### STATED TASK:
Copy the data word for word, from the line that contains "In this photo, of" through the end of the data, with both ends included.
start
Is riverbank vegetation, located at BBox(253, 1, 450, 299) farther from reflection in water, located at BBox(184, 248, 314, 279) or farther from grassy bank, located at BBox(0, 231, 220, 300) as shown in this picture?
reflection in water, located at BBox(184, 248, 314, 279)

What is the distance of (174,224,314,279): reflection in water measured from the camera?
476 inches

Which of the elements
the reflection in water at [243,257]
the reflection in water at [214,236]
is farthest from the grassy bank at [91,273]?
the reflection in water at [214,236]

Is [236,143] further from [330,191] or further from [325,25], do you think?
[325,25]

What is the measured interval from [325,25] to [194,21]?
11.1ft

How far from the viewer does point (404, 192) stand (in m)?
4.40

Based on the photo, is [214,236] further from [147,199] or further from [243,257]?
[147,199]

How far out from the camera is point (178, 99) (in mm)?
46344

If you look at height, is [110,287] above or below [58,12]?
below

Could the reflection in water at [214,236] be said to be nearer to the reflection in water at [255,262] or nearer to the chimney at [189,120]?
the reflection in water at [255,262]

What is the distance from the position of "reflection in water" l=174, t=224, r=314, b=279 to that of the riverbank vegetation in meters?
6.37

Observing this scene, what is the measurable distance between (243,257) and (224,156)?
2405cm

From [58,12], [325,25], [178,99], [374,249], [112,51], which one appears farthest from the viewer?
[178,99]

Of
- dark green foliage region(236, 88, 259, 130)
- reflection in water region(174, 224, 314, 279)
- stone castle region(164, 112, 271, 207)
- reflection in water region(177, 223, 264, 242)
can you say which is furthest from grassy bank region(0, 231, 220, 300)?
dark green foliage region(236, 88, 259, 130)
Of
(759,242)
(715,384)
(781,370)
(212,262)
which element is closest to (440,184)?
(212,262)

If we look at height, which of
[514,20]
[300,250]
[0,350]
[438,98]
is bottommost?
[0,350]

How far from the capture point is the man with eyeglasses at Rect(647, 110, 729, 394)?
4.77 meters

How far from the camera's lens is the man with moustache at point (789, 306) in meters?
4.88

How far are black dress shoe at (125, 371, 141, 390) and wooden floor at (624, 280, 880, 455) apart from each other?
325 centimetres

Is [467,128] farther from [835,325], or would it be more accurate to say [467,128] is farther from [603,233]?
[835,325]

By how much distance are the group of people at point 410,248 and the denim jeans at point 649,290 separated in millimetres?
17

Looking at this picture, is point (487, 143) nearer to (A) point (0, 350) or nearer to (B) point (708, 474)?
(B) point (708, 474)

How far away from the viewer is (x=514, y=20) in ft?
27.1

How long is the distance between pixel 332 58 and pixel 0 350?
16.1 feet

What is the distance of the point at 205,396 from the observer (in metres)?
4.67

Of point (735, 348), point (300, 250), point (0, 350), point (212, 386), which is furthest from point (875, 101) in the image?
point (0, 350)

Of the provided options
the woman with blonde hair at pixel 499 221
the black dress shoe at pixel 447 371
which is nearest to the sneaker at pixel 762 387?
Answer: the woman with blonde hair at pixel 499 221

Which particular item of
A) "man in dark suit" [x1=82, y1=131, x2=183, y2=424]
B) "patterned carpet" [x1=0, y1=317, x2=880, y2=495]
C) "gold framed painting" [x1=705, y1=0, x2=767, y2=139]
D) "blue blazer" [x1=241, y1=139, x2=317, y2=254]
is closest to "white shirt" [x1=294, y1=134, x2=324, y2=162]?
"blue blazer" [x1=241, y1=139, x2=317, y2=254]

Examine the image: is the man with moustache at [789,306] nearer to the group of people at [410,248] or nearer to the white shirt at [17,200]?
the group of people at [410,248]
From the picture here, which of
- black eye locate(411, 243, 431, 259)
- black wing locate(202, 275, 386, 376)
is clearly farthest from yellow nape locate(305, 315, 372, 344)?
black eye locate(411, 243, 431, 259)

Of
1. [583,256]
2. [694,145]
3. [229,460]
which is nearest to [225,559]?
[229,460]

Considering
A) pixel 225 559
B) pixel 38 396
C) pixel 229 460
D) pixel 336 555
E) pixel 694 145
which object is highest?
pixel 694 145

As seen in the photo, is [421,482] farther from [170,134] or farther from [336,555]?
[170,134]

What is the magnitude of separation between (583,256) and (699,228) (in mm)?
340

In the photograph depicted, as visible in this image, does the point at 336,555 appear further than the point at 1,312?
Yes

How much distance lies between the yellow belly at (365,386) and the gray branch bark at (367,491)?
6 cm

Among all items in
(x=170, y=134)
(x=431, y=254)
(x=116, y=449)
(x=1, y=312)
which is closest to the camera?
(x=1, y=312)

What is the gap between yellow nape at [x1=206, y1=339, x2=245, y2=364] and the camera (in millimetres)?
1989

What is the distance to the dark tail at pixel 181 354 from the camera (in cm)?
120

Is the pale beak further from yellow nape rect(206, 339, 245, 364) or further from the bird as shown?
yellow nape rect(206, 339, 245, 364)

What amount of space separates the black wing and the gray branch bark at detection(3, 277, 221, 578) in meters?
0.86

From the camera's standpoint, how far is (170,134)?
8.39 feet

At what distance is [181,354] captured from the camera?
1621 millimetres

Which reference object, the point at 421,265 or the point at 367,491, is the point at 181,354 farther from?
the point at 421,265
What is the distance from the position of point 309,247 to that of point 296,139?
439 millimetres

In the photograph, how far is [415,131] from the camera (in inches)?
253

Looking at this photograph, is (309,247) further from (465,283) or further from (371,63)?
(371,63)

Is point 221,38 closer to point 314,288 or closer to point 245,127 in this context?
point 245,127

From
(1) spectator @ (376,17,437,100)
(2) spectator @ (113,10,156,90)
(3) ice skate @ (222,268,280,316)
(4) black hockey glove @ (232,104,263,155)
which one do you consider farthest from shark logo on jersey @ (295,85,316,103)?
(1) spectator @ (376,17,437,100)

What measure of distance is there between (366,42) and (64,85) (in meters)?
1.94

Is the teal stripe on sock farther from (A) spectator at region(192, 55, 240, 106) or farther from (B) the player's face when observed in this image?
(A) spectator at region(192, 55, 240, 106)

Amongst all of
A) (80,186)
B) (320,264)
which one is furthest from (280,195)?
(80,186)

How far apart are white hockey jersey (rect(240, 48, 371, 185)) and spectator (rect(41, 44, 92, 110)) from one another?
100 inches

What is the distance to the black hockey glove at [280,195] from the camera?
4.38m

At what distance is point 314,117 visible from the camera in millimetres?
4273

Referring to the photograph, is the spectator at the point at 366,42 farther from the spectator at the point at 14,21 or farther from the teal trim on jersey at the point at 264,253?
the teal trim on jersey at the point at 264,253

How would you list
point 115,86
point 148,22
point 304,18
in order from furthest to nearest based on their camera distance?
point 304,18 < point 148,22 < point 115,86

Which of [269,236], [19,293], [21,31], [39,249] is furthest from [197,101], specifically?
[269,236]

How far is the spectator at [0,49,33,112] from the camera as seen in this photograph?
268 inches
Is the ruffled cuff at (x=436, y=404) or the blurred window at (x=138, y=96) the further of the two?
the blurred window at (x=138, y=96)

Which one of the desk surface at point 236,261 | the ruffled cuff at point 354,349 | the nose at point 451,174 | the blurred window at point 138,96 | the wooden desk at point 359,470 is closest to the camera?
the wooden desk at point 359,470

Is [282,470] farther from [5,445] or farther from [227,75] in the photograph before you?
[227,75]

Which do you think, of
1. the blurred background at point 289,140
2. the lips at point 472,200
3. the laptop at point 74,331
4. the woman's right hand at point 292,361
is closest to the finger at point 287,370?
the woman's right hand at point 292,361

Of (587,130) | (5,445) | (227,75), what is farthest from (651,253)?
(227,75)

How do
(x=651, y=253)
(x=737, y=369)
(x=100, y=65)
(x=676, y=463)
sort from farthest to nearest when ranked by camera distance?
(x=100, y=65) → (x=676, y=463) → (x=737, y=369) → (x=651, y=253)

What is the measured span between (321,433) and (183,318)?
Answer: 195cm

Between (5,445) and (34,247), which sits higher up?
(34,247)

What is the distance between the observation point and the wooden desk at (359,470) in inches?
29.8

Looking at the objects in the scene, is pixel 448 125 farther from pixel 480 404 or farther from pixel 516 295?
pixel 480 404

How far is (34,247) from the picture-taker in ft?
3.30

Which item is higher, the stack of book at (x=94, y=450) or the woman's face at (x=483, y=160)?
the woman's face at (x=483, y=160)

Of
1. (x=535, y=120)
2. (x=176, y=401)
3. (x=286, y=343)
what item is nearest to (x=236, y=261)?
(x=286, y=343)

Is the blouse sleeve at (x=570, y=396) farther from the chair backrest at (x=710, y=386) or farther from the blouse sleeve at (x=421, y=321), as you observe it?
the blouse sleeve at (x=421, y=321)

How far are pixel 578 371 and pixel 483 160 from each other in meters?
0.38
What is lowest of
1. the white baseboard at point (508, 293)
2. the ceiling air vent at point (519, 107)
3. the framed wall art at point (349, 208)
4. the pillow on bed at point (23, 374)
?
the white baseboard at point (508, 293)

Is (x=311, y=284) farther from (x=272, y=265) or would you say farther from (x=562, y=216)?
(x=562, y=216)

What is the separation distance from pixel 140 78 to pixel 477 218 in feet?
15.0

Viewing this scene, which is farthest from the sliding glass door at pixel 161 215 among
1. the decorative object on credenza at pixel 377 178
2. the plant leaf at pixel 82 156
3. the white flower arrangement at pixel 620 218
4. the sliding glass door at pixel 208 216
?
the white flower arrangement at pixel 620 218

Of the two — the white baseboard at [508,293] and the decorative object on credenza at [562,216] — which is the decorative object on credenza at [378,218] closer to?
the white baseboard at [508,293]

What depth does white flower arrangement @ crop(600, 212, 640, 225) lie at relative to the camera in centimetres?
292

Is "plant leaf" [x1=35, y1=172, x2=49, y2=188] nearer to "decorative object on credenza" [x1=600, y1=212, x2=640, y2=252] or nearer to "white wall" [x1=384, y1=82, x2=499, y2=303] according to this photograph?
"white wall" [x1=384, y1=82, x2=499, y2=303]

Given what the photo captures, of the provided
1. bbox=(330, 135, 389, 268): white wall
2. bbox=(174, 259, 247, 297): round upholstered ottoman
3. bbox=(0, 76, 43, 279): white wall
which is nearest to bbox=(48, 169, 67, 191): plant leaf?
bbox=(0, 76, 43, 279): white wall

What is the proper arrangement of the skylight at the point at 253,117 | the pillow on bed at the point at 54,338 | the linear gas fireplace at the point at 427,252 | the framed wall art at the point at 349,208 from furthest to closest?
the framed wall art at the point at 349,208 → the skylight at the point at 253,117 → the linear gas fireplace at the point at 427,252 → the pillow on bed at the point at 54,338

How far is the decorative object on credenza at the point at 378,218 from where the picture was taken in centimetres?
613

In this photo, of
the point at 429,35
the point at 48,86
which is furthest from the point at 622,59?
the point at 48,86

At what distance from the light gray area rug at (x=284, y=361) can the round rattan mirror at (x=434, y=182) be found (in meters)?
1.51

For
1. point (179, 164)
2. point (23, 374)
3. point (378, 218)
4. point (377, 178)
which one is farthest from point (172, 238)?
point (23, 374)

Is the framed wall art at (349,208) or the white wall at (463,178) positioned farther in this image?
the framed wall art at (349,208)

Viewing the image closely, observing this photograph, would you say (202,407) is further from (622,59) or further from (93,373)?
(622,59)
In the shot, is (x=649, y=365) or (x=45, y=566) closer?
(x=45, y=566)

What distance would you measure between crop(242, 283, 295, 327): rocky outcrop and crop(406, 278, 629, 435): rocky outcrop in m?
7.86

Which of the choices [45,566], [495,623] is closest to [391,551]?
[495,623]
end
### WRITTEN SOLUTION:
In this photo, of
the point at 429,35
the point at 48,86
which is furthest from the point at 622,59?
the point at 48,86

At what distance from the light gray area rug at (x=284, y=361) can the round rattan mirror at (x=434, y=182) be found (in meters)?
1.51

For
1. point (179, 164)
2. point (23, 374)
3. point (378, 218)
4. point (377, 178)
which one is farthest from point (172, 238)?
point (23, 374)

Is the framed wall art at (349,208) or the white wall at (463,178) positioned farther in this image?
the framed wall art at (349,208)

Viewing the image closely, observing this photograph, would you say (202,407) is further from (622,59) or further from (93,373)?
(622,59)
In the shot, is (x=649, y=365) or (x=45, y=566) closer?
(x=45, y=566)

What distance would you measure between crop(242, 283, 295, 327): rocky outcrop and crop(406, 278, 629, 435): rocky outcrop in m?
7.86

Which of the choices [45,566], [495,623] is closest to [391,551]?
[495,623]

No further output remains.